To do: Extract each line from the rows below that contains the string "this", with case counting in the match.

Supplied data:
★ ★ ★ ★ ★

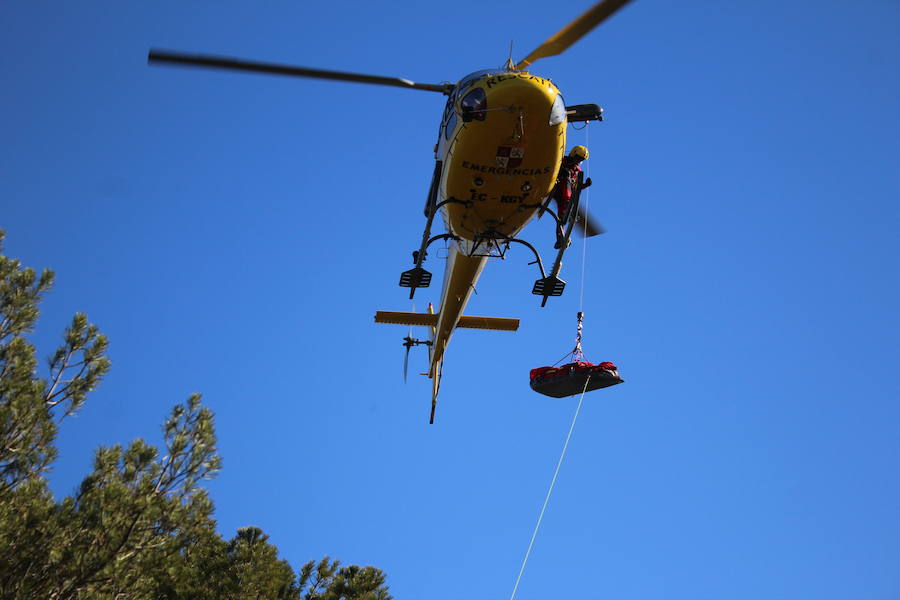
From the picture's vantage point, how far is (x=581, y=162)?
527 inches

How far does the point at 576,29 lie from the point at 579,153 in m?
3.63

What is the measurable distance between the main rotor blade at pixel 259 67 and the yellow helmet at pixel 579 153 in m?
3.16

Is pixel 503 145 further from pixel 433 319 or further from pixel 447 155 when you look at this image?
pixel 433 319

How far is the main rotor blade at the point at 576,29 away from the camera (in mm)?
9367

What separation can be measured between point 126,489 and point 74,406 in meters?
1.59

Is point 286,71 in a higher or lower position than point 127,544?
higher

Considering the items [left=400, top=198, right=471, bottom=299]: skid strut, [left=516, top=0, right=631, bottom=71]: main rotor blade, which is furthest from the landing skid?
[left=516, top=0, right=631, bottom=71]: main rotor blade

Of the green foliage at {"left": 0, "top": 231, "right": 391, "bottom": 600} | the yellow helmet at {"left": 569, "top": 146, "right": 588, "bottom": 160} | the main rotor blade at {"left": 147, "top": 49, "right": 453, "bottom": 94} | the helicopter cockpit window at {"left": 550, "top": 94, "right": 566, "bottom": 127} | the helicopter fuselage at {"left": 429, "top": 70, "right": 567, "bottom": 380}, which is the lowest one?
the green foliage at {"left": 0, "top": 231, "right": 391, "bottom": 600}

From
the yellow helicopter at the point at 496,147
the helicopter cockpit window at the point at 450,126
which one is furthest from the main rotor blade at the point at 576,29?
the helicopter cockpit window at the point at 450,126

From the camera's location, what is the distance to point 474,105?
37.7 feet

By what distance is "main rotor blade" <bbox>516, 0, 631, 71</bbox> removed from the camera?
9367mm

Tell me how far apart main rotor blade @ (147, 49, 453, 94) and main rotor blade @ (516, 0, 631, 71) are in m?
2.23

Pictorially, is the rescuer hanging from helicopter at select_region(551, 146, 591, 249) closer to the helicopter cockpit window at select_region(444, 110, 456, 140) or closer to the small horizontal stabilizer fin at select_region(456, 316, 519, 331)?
the helicopter cockpit window at select_region(444, 110, 456, 140)

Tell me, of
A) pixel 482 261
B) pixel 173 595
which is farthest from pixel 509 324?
pixel 173 595
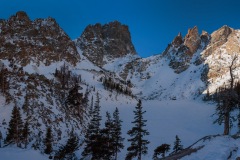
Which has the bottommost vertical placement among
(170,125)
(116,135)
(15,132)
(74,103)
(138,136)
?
(138,136)

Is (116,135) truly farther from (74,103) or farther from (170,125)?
(170,125)

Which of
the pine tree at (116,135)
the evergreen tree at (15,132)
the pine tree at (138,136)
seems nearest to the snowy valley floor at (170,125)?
the pine tree at (116,135)

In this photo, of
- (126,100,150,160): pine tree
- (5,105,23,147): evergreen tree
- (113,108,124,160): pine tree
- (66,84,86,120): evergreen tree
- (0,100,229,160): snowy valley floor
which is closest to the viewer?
(126,100,150,160): pine tree

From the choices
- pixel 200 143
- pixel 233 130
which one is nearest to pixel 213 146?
pixel 200 143

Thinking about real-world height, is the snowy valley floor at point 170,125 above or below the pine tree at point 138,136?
above

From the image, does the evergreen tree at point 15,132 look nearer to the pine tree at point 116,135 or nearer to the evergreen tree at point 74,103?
the pine tree at point 116,135

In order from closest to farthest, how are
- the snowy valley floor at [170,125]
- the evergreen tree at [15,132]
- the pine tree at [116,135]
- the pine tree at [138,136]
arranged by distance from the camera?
the pine tree at [138,136], the pine tree at [116,135], the evergreen tree at [15,132], the snowy valley floor at [170,125]

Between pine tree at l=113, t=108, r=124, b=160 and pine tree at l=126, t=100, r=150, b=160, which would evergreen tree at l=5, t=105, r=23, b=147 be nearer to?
pine tree at l=113, t=108, r=124, b=160

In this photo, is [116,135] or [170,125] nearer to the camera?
[116,135]

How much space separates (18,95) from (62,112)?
12.5 meters

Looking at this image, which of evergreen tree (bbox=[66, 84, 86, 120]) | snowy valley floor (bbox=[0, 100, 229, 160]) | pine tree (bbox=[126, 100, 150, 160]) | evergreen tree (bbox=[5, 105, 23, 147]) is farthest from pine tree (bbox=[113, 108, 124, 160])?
evergreen tree (bbox=[66, 84, 86, 120])

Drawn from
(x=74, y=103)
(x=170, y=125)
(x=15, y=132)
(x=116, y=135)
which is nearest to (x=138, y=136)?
(x=116, y=135)

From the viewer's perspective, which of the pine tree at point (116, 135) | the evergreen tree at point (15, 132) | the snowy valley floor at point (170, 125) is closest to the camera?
the pine tree at point (116, 135)

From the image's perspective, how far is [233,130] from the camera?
7919cm
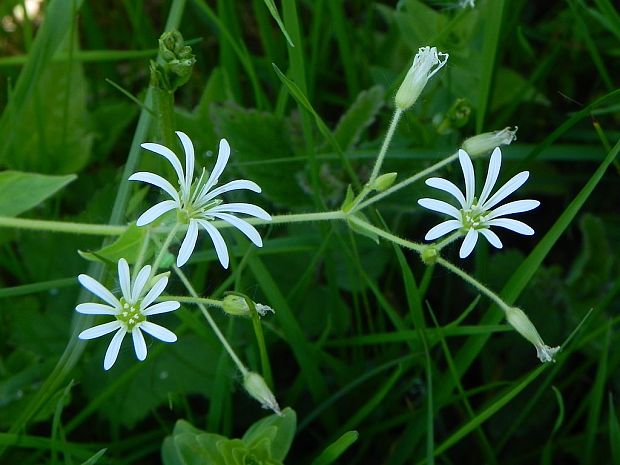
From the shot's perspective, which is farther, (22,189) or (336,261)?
(336,261)

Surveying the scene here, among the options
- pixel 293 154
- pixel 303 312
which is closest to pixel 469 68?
pixel 293 154

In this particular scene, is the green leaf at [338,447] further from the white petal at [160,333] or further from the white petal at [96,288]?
the white petal at [96,288]

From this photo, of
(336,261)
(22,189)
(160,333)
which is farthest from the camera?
(336,261)

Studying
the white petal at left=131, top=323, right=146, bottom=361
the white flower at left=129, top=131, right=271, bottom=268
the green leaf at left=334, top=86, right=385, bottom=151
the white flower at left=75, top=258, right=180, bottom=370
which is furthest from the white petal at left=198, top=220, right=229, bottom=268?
the green leaf at left=334, top=86, right=385, bottom=151

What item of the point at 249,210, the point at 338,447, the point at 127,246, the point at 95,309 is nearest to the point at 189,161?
the point at 249,210

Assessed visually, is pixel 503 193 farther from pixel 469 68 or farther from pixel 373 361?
pixel 469 68

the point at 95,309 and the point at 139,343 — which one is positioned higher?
the point at 95,309

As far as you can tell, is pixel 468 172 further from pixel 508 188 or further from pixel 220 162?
pixel 220 162
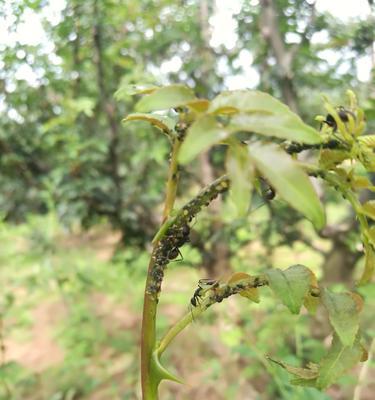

★ ★ ★ ★ ★

Result of the task:
Is pixel 503 145 further from pixel 433 319 or further from pixel 447 155 when you look at this image?
In this photo, of
In this photo, is [116,135] or [170,125] nearer to the camera?
Looking at this image, which of evergreen tree (bbox=[66, 84, 86, 120]) | snowy valley floor (bbox=[0, 100, 229, 160]) | pine tree (bbox=[126, 100, 150, 160]) | evergreen tree (bbox=[5, 105, 23, 147]) is farthest from pine tree (bbox=[113, 108, 124, 160])?
In this particular scene, is the green leaf at [338,447] further from the white petal at [160,333] or further from the white petal at [96,288]?
From this photo, of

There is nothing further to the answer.